In 2012, the Natural Resources Defense Council (NRDC) was working on some sustainable agriculture issues and in the course of their research they came upon some data that shocked them. The amount of food they discovered going to waste in the U.S. was staggering. Their resulting report, Wasted: How America Is Losing up to 40 Percent of Its Food from Farm to Fork to Landfill, was instrumental in getting a national dialogue about food waste started.
Some key discoveries from the first report:
- Reducing food losses by just 15 percent would be enough food to feed more than 25 million Americans every year at a time when one in six Americans lack a secure supply of food to their tables.
- Getting food from the farm to our fork eats up 10 percent of the total U.S. energy budget, uses 50 percent of U.S. land, and swallows 80 percent of all freshwater consumed in the United States.
- Forty percent of food in the United States goes uneaten. This not only means that Americans are throwing out the equivalent of $165 billion each year, but also that the uneaten food ends up rotting in landfills as the single largest component of U.S. municipal solid waste where it accounts for a large portion of U.S. methane emissions.
To update the efforts to reduce food waste and increase policy and industry changes, NRDC has released a second edition of its food waste report, Wasted: How America Is Losing Up To 40 Percent of Its Food from Farm to Fork to Landfill, Second Edition of NRDC’s Original 2012 Report.
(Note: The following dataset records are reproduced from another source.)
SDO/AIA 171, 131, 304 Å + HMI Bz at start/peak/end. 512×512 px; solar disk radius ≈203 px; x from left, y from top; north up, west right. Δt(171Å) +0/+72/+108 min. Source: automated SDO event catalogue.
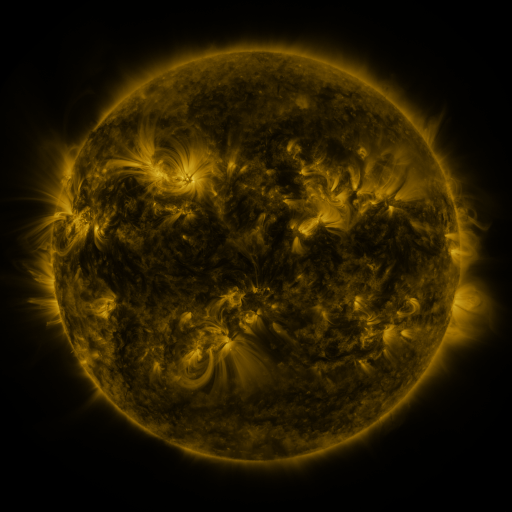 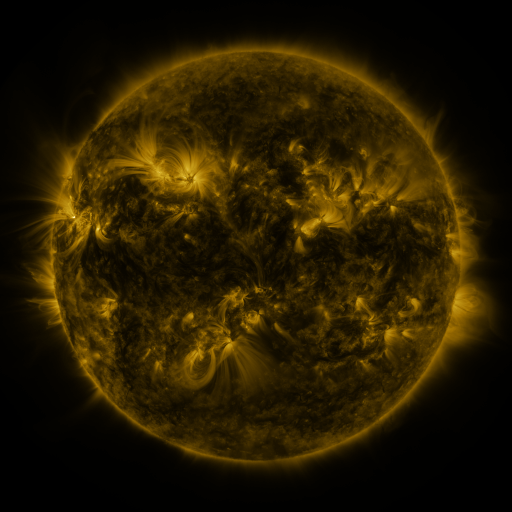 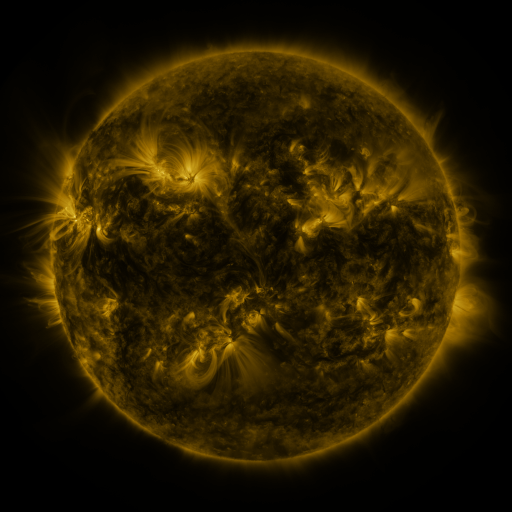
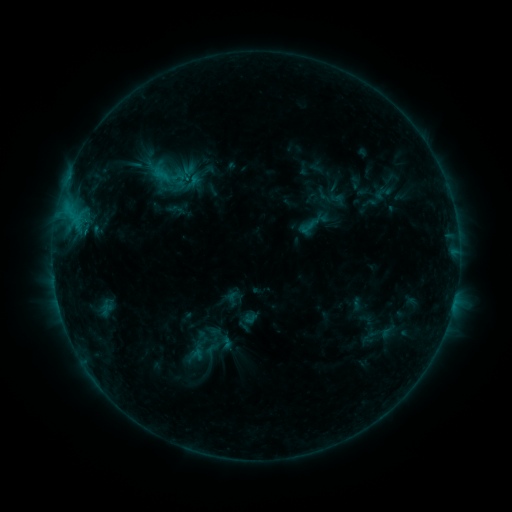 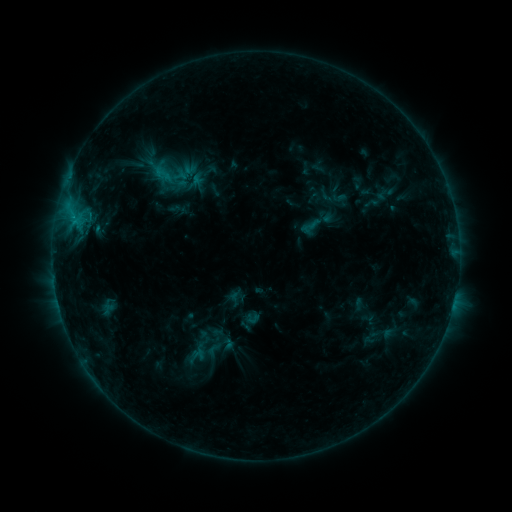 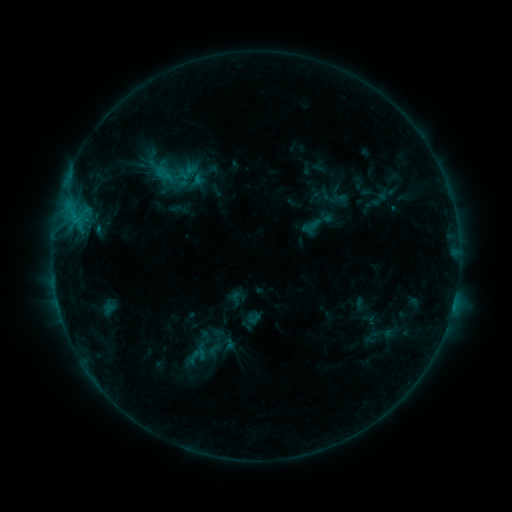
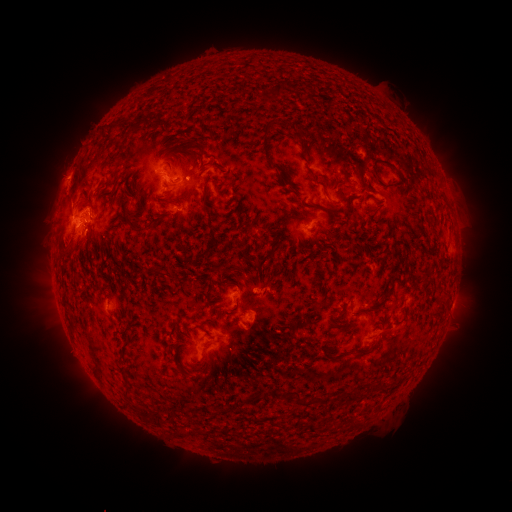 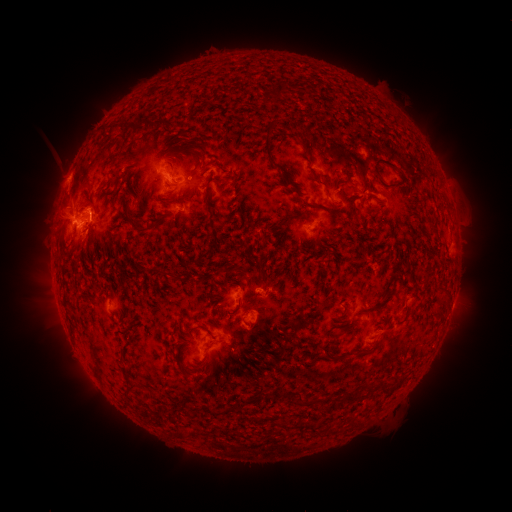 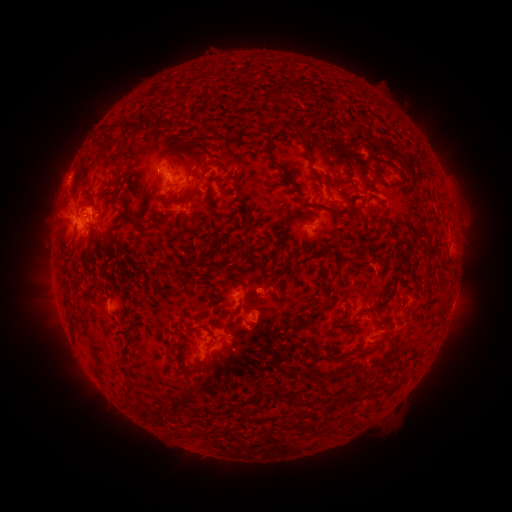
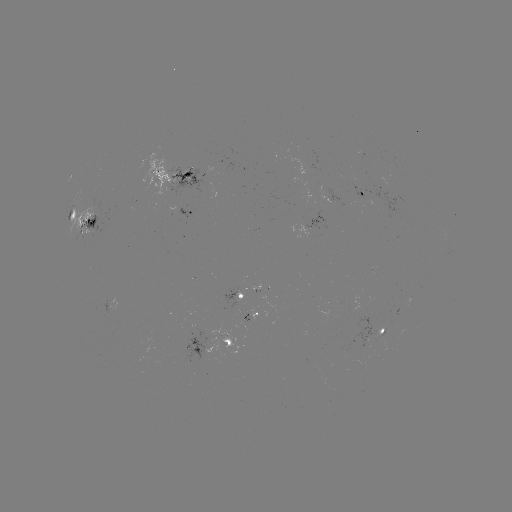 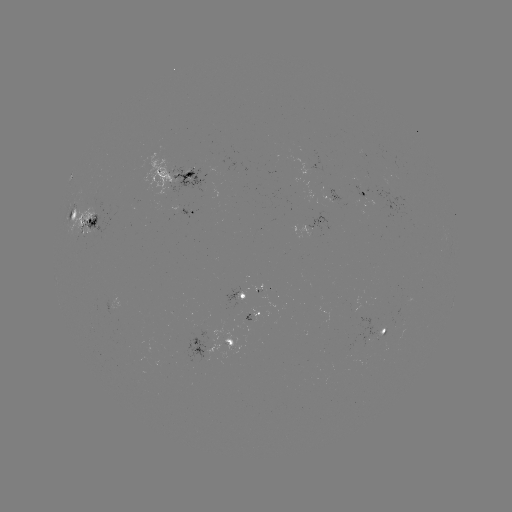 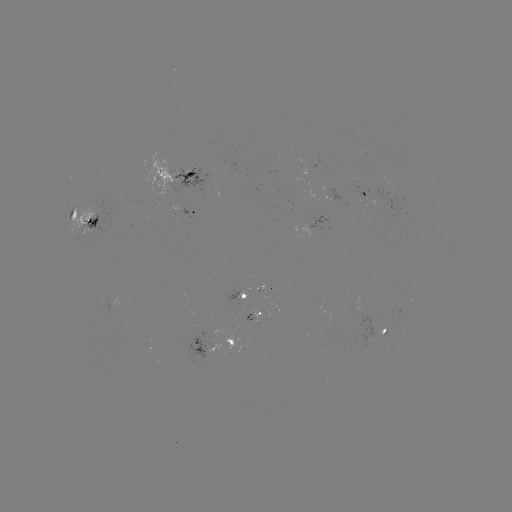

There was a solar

A look at NRDC’s 2nd food waste report:
“We leave entire fields unharvested, reject produce solely for cosmetic reasons, throw out anything past or even close to its “sell by” date, inundate restaurant patrons with massive portions, and let absurd amounts of food rot in the back of our fridges. In our diverse nation of 322 million people, wasting food emerges as an embarrassing unifier. No matter our age, gender, economic status, or education level, we all waste food.”
Some highlights of the progress made since the first report
- In September 2015, the Environmental Protection Agency (EPA) and the U. S. Department of Agriculture (USDA) adopted federal targets to cut waste by 50 percent by 2030.
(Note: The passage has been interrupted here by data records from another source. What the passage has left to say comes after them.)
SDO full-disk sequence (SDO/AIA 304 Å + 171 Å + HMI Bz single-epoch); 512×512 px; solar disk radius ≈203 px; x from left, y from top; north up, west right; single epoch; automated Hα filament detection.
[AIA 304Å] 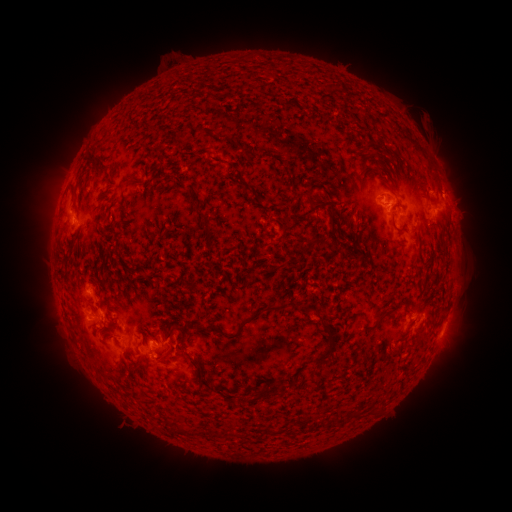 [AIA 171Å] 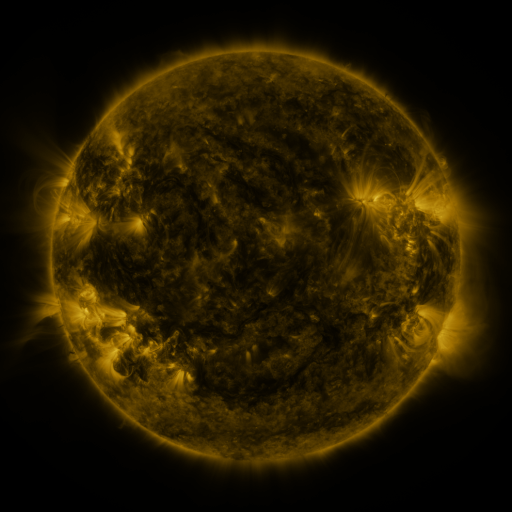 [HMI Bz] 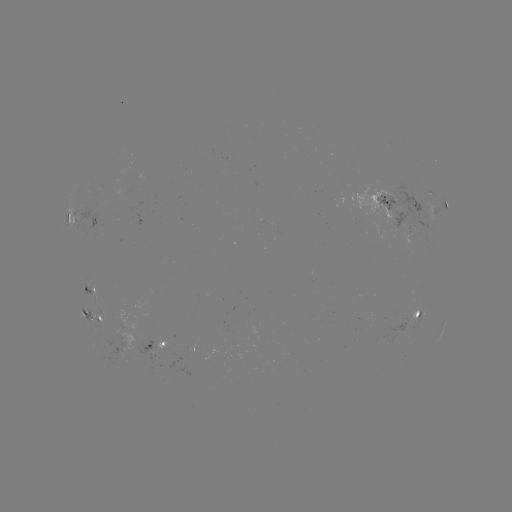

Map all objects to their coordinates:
filament: [321, 84, 329, 93]
filament: [240, 144, 249, 154]
filament: [225, 161, 233, 171]
filament: [93, 166, 106, 177]
filament: [286, 172, 293, 183]
filament: [121, 179, 138, 190]
filament: [69, 185, 76, 202]
filament: [300, 186, 311, 197]
filament: [322, 188, 331, 198]
filament: [312, 201, 324, 221]
filament: [328, 201, 337, 237]
filament: [119, 202, 126, 214]
filament: [199, 213, 210, 222]
filament: [397, 220, 406, 230]
filament: [337, 226, 344, 236]
filament: [312, 235, 327, 249]
filament: [157, 273, 166, 285]
filament: [228, 299, 296, 339]
filament: [376, 305, 397, 322]
filament: [167, 325, 179, 337]
filament: [214, 325, 224, 333]
filament: [311, 331, 339, 366]
filament: [156, 335, 189, 362]
filament: [133, 359, 145, 373]
filament: [261, 387, 285, 399]
filament: [355, 407, 365, 418]
filament: [331, 413, 340, 421]
filament: [264, 426, 277, 435]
- As part of its sustainable development goals, the United Nations adopted similar targets.
- The Food Recovery Act, the first comprehensive bill to reduce, reuse and recycle wasted food, was introduced in Congress.
- As part of the U.S. government budget package that closed out 2015, permanent food donation tax incentives were extended to businesses of all sizes.
To read the updated food waste report published in August 2017, visit https://www.nrdc.org/sites/default/files/wasted-2017-report.pdf.
To put a media spotlight on the issue of food waste, NRDC and the Ad Council have teamed up with Blue Hill restaurant co-owner and chef Dan Barber and Amazon’s Alexa, in a new public service campaign called “Save the Food.”